Events

NYU Poly CSE Seminar on Fri, Nov 19th, at 11am in LC400: Nick Feamster, Georgia Tech

Lecture / Panel
 
For NYU Community

Title: The Battle for Control of Online Communications

Speaker: Nick Feamster, Georgia Tech

The Internet offers users many opportunities for communicating and exchanging ideas, but emerging threats---ranging from message abuse to censorship---have put free and open communication at risk.  For example, recent estimates suggest that spam constitutes about 95% of all email traffic; hundreds of thousands of online scam domains emerge every day; online social networks may be used to spread propaganda; and more than 60 countries around the world perform some form of censorship on Internet traffic.  In this talk, I will discuss approaches we have developed to combating these threats, in an effort to preserve free and open communication on the Internet.  I will first discuss a 13-month study of the network-level behavior of spammers, and present SNARE, a spam filtering system we developed that classifies email messages based on the network-level traffic characteristics email, rather than the contents of the email messages (how the messages are sent, rather than what is in them). The features that SNARE uses can classify a spammer on the first packet received from that sender, without even receiving the message.  In the second part of the talk, I will turn to the emerging threats of censorship and information control.  I will describe the extent and nature of problems involving both censorship and information manipulation and control, and the approaches we are taking to both monitoring and circumventing attempts to restrict and manipulate access to online information.

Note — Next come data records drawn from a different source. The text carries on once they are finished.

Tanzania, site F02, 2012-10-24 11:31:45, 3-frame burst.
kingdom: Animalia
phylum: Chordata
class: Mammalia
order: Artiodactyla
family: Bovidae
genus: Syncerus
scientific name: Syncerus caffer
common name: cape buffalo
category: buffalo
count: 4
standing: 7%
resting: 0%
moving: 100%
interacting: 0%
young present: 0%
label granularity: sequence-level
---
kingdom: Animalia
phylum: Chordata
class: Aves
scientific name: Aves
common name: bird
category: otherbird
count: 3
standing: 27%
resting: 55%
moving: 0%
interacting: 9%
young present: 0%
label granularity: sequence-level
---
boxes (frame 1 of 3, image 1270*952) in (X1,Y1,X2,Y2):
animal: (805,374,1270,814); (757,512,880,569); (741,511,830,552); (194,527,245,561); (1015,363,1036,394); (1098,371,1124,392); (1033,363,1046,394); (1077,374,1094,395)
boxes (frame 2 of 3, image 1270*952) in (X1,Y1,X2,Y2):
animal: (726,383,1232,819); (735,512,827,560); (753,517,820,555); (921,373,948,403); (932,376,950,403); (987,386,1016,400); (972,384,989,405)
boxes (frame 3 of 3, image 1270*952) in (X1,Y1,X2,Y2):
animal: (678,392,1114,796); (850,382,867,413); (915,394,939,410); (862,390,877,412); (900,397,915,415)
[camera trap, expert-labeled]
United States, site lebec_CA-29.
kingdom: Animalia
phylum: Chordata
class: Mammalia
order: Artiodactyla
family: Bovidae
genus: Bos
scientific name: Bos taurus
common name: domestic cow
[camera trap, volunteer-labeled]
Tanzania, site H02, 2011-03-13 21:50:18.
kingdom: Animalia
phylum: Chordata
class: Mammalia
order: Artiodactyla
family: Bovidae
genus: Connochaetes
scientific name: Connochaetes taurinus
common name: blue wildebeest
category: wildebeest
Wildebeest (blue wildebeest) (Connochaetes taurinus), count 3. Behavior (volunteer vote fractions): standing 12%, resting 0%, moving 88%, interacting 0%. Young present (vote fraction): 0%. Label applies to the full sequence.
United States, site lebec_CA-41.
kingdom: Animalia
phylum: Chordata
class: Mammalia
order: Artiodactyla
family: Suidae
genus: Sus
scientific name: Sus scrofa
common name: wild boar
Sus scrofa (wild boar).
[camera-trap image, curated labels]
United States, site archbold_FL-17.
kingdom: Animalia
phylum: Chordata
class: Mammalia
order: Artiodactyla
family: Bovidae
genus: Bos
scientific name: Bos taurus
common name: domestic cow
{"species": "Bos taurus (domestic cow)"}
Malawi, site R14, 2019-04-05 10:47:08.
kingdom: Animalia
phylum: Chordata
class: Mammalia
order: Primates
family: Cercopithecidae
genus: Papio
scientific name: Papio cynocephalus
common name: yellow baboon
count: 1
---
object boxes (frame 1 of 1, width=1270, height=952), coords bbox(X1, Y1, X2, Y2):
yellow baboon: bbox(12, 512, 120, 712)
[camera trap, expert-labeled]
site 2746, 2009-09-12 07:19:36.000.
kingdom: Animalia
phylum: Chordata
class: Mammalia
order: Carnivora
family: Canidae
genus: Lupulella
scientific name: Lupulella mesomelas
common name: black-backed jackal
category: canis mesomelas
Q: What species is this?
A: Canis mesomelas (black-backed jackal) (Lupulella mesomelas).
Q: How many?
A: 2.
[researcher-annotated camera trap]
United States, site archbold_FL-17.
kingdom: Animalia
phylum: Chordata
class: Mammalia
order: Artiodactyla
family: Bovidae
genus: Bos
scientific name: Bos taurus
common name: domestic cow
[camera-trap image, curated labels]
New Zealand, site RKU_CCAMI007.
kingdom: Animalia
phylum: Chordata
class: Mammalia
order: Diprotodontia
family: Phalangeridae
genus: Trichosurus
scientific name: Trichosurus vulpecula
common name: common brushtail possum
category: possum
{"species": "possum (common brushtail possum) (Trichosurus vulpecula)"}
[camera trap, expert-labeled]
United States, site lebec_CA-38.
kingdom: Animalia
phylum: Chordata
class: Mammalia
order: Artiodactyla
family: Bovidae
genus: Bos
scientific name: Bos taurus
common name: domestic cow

Nick Feamster is an associate professor in the College of Computing at Georgia Tech. He received his Ph.D. in Computer science from MIT in 2005, and his S.B. and M.Eng. degrees in Electrical Engineering and Computer Science from MIT in 2000 and 2001, respectively. His research focuses on many aspects of computer networking and networked systems, including the design, measurement, and analysis of network routing protocols, network operations and security, and anonymous communication systems. In December 2008, he received the Presidential Early Career Award for Scientists and Engineers (PECASE) for his contributions to cybersecurity, notably spam filtering. His honors include the Technology Review 35 "Top Young Innovavors Under 35" award, a Sloan Research Fellowship, the NSF CAREER award, the IBM Faculty Fellowship, and award papers at SIGCOMM 2006 (network-level behavior of spammers), the NSDI 2005 conference (fault detection in router configuration), Usenix Security 2002 (circumventing web censorship using Infranet), and Usenix Security 2001 (web cookie analysis).